Support and Resistance represent important areas on a stock chart where buyers and sellers have shown more control in the past. Supply and demand levels in the market where prices are driven to as area’s of previous price memory. The market is constantly trying to find value and it moves back and forth between price levels that it has visited in recent times. Supply can be interpreted as bearish selling pressure while more demand can be associated with bullish buying pressure. In general as demand increases for a stock, prices rise and support levels are built higher. As supply increases for a stock, prices fall and this creates overhead resistance that builds lower. When both forces of supply and demand are more balanced and equal then prices tend to chop sideways as there is more of a tug of war between buyers and sellers.
Support is the price level or general zone of prices where demand is strong enough to create a floor in price. Like an auction that starts at an opening bid that is thought to attract enough interest from buyers, support is the level that buyers become more inclined to buy and sellers are generally less willing to sell.

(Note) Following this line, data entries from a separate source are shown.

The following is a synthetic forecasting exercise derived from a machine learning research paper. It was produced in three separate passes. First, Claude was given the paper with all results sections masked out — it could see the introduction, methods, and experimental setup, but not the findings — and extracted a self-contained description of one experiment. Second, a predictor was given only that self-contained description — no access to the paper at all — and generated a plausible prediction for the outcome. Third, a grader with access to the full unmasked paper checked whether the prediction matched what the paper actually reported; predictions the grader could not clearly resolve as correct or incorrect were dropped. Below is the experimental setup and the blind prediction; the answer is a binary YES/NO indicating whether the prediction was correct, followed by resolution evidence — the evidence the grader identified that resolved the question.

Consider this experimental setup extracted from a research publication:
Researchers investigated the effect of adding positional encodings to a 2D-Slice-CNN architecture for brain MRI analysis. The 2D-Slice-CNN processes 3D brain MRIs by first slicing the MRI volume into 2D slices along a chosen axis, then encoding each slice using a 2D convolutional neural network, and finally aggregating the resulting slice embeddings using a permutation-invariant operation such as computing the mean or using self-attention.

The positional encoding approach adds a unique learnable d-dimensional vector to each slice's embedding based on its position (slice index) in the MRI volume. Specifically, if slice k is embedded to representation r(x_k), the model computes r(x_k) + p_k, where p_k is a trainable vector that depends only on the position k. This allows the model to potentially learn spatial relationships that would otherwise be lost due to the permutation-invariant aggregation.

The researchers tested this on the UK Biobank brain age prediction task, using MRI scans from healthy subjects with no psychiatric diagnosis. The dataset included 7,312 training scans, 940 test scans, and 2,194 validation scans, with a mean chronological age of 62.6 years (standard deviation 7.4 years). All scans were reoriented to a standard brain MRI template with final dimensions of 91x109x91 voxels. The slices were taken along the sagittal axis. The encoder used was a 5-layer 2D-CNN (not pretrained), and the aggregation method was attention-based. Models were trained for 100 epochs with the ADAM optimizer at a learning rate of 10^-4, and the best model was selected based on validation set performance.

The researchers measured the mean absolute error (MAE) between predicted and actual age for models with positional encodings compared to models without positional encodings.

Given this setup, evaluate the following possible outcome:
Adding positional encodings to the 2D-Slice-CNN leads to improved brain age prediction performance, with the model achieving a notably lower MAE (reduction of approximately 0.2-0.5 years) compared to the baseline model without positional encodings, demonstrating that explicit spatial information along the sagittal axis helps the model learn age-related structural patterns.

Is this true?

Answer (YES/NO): NO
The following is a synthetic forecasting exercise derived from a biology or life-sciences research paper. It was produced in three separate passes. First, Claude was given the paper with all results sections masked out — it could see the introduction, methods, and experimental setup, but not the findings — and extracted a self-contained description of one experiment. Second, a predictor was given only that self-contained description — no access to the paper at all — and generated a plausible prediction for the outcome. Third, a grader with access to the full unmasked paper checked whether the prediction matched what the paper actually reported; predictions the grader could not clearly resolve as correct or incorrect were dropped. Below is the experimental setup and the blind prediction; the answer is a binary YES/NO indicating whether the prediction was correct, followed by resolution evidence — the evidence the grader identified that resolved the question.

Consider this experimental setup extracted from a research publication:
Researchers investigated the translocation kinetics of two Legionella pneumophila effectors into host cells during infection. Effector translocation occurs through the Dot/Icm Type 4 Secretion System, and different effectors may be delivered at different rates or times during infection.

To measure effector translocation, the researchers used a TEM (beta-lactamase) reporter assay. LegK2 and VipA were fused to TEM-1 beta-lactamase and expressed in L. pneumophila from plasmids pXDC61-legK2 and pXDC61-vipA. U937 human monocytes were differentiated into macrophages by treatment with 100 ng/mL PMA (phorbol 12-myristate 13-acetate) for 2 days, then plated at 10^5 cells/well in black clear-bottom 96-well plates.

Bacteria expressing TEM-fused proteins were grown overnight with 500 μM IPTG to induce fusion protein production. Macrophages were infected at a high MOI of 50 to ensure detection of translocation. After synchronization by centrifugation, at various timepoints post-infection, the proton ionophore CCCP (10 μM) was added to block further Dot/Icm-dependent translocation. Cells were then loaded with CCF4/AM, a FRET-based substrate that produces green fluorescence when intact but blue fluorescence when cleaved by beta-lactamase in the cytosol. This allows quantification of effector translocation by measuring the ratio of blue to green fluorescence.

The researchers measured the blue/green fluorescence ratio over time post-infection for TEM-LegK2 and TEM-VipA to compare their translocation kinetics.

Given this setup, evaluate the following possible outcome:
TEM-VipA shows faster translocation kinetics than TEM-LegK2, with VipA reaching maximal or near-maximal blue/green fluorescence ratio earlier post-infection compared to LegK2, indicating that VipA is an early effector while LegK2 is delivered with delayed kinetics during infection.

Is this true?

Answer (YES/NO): NO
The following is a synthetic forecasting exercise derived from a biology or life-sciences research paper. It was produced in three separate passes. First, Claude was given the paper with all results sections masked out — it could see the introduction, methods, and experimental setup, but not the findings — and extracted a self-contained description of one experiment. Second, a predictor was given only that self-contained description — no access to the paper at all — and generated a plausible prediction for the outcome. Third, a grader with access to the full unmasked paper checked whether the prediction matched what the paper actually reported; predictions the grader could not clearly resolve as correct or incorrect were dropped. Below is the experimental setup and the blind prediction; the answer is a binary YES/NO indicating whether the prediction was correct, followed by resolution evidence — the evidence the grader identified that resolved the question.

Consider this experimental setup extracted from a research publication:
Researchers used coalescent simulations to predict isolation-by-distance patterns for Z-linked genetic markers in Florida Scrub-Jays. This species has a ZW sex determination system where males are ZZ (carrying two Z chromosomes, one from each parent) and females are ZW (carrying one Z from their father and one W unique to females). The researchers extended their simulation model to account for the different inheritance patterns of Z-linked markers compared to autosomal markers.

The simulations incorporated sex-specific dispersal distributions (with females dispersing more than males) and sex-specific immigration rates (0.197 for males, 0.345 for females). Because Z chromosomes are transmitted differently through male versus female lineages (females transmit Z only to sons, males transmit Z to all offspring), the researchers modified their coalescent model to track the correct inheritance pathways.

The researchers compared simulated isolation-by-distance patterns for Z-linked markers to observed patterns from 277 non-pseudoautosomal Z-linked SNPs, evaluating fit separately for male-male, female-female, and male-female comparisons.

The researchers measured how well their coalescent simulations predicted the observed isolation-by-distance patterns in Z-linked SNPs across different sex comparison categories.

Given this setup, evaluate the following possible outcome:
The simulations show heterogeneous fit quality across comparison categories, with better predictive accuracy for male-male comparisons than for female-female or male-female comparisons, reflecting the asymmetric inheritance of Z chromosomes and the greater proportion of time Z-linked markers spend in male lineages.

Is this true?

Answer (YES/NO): NO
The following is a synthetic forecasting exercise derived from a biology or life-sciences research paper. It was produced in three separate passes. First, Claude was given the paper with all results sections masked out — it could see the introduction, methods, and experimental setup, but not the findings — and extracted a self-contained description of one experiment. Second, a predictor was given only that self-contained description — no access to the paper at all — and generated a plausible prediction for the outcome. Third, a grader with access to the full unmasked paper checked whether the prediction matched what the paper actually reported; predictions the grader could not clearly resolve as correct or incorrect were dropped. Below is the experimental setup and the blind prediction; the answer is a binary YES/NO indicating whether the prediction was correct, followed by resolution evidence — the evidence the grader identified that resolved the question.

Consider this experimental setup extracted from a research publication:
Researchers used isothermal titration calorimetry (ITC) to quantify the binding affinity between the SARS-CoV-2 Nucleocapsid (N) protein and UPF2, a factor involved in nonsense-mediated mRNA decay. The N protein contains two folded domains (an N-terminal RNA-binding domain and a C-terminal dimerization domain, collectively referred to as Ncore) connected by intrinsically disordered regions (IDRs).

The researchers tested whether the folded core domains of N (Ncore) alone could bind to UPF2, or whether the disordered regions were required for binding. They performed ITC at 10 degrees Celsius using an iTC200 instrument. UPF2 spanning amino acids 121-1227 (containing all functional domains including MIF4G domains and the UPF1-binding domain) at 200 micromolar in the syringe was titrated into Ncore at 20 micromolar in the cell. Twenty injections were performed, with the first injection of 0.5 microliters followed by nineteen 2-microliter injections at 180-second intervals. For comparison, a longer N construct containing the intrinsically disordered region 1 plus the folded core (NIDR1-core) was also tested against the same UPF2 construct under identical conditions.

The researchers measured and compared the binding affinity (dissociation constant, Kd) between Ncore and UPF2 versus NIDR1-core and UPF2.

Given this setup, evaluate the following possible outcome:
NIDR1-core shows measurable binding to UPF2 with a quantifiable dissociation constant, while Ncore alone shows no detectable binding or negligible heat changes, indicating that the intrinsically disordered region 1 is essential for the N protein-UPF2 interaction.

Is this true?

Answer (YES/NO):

When prices reach a support level, the belief is that demand will be there to overcome supply and price should recover from that level. But as the markets are a dynamic ever changing mechanism that means that support does not always hold. Changes in trend sometimes start with a key support level being broken as sellers have gained control over the buyers. A decline below support indicates that bulls have either changed their willingness to again buy at the previously strong support level or that bears have lowered their expectations of where they are willing to sell. The aggressiveness of either side usually will dictate if the support level holds or breaks. This can be on a longer term weekly chart or even on a 15 minute intraday chart. Once support breaks, prices usually move more swiftly to the next support level as the market participants reprice what they believe is a fair price based on new market information.
Where is Support Created?
Support levels are generally below current prices because they act as a floor but sometimes stocks will trade on top of support and probe below and above as it establishes a zone of support. As you can see from the chart of AMZN below, the horizontal line shows the stock having strong support at the 3175 level three separate times throughout the year of 2021. Coming down quickly and bouncing off a key level like this shows that buyers were very willing to step up at that price zone each time to absorb any of the sellers that pushed it lower from higher prices. Often a support level will get probed for a few days but then recover and close back above so it’s generally best to refer to support as a zone or area where price is more likely to rebound from. Using weekly closes to confirm whether a support level holds or breaks is a good way to avoid traps as prices are volatile and can whipsaw traders out of positions. In this post I am mostly discussing horizontal support and resistance but there are also times where trendlines offer support and a key moving average like the 50 day MA provides a great support level to trade off from.
Resistance is simply the opposite of support. The price level at which sellers are strong enough to prevent prices from rising higher. Generally as prices rise, sellers become more willing to sell and buyers become less willing to buy. There are exceptions to this of course like if a momentum is breakout to new highs there are buyers playing the breakout and paying up but in the general sense of a normal trading range, higher prices entice sellers to sell, which creates resistance. By the time price reaches a resistance level from a previous high, supply will overcome demand and price will have a tough time rising through resistance. Again, it doesn’t mean it can’t blow through that ceiling eventually and hit new highs but on the first test of a resistance level it likely sees sellers keep a lid on prices.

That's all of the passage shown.